Best Practices for Preflight Inspection and Cargo Security

Keith M. Cianfrani, MAS, CISM, CFI 2020 Winter

It’s a basic task for pilots—and a fundamental part of flight safety.

The US Helicopter Safety Team (USHST) has reviewed 123 fatal accidents that occurred between 2009 and 2013 to find common causal factors and develop recommendations for reducing those risks. The resulting recommendations for safety improvements are called Helicopter Safety Enhancements (H-SE) (learn more at ushst.org).

One of these enhancements is H-SE #28, Helicopter Final Walk-Around and Security of External Cargo. This enhancement resulted from several fatal accidents where the pilots’ failure to conduct a proper preflight inspection and walk-around were causal factors. You would think that this is Helicopter 101, but pilots are still killing themselves and others by not properly addressing this task.

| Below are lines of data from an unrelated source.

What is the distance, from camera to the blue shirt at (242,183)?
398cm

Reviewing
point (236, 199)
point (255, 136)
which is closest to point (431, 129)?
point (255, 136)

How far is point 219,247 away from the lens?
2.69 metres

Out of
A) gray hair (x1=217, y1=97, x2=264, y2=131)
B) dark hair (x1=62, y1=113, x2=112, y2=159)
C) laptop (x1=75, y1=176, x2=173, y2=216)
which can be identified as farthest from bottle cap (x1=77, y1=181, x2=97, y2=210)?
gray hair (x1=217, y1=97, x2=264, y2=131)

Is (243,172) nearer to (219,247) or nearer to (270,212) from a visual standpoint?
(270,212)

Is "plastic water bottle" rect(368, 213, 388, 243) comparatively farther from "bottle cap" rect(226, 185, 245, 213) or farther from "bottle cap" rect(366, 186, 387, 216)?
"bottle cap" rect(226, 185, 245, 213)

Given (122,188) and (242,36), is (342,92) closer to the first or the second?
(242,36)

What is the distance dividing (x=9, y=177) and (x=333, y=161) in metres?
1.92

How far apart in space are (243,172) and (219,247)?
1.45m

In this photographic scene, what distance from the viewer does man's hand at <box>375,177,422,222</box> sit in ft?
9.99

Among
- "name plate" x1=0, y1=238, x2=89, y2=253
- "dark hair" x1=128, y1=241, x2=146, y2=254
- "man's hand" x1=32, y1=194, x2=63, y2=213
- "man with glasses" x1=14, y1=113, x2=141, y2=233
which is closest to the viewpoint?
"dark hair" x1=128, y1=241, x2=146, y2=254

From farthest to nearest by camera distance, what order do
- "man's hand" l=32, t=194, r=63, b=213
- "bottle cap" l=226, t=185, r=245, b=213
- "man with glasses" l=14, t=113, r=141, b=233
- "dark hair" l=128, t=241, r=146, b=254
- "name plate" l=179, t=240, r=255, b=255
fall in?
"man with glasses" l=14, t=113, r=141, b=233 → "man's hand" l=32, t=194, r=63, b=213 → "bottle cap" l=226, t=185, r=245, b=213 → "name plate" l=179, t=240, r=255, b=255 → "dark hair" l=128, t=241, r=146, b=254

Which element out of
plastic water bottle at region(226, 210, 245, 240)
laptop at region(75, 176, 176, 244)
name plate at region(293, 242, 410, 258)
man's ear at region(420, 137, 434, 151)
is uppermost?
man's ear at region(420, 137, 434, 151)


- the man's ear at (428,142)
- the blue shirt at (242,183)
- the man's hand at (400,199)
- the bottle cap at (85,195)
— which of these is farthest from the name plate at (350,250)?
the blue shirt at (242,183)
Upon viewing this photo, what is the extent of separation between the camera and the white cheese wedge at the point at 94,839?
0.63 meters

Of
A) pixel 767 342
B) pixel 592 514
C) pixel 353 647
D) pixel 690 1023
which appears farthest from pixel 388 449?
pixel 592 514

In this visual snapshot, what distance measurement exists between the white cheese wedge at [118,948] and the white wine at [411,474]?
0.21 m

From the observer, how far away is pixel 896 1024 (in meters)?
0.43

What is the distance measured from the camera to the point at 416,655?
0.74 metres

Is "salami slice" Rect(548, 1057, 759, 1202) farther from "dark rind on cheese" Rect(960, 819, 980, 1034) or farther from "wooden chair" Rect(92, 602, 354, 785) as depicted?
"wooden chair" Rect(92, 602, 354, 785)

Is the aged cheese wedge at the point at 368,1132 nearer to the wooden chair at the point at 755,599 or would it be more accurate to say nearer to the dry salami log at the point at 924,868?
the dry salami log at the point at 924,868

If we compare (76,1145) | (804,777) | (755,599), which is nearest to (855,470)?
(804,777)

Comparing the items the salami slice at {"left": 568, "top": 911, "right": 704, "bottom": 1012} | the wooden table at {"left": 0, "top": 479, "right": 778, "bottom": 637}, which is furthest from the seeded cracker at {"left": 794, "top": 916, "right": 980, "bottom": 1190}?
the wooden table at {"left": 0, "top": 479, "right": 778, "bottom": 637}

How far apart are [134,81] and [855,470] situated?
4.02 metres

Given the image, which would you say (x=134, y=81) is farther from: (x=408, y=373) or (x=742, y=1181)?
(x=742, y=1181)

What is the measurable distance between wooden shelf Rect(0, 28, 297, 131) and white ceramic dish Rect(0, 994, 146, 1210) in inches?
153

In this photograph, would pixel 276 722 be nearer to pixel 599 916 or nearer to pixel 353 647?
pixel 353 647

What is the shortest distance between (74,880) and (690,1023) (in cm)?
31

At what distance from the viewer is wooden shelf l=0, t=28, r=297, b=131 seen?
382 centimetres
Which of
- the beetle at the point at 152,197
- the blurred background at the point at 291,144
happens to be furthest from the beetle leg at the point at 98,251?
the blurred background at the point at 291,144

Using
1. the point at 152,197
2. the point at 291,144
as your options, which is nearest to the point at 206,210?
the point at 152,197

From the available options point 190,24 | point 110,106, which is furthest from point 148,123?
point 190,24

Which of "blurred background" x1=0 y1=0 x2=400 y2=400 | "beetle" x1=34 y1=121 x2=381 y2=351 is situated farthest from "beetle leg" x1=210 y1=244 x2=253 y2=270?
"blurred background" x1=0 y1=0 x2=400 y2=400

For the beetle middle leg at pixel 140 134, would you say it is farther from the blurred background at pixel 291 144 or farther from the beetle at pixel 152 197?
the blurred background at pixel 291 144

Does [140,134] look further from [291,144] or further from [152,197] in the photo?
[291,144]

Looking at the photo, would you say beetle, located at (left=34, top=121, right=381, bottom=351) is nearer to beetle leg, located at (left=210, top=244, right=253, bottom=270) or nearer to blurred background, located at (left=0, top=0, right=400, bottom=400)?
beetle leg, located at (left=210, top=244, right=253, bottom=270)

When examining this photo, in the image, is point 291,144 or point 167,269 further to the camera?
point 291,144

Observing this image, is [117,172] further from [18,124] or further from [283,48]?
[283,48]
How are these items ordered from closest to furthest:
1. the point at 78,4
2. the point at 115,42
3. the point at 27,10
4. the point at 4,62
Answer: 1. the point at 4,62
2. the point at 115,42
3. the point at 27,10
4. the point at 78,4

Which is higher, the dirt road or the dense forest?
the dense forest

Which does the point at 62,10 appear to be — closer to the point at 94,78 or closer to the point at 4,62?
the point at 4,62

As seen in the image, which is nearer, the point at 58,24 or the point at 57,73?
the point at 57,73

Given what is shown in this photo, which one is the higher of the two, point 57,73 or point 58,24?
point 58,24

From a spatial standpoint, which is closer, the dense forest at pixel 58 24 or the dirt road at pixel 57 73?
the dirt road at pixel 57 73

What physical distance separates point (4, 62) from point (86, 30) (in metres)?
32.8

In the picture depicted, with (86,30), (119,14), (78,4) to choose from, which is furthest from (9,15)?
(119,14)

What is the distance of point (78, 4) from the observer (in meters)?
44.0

H-SE #28 derives directly from 14 CFR 91.7, which states, “The pilot in command of a civil aircraft is responsible for determining whether that aircraft is in condition for safe flight.” An adequate preflight inspection and final walk-around are key to fulfilling this responsibility. Postflight inspection can also help to identify issues prior to the next flight.

Better guidance on how and why to conduct a proper preflight and walk-around, as well as increased attention to their importance, may mitigate such events in the future. Therefore, the USHST, with the help of helicopter operators, safety professionals, aircraft manufacturers, and the HAI Safety Working Group, has developed guidance to reinforce the basic pilot skills used in conducting these inspections.

The list is not all inclusive, and each recommendation can be expanded per pilot preference. Going back to basics may sound elementary, but refocusing on these basic tasks will help reduce helicopter accidents and save lives.

Recommended Practices for Helicopter Preflight Inspection, Final Walk-Around, and Postflight Inspection

No Rushing. Allow adequate time to conduct mission planning and preflight inspections. Don’t rush these flight-critical tasks.

No Distractions. Enforce a “no distraction” policy during preflight inspections. This includes unnecessary conversations, eating or drinking, or using technology devices for purposes not directly related to the preflight inspection.

No Interruptions. Avoid interruptions during a preflight inspection. If interrupted during a preflight, before resuming the inspection, go back at least two steps before the interruption occurred. If you can’t recall where that is, start from the beginning.

Formal Checklist. Refer to a printed or electronic checklist during preflight inspections, noting steps completed or items of concern.

Preflight Kit. Prepare and make available a preflight kit that includes all materials needed to ensure a complete inspection, including flashlights, gloves, printed or electronic copies of the preflight inspection checklist, and any other tools or materials needed to assess the aircraft, including work stands or ladders. Include the preflight kit in your tool control program.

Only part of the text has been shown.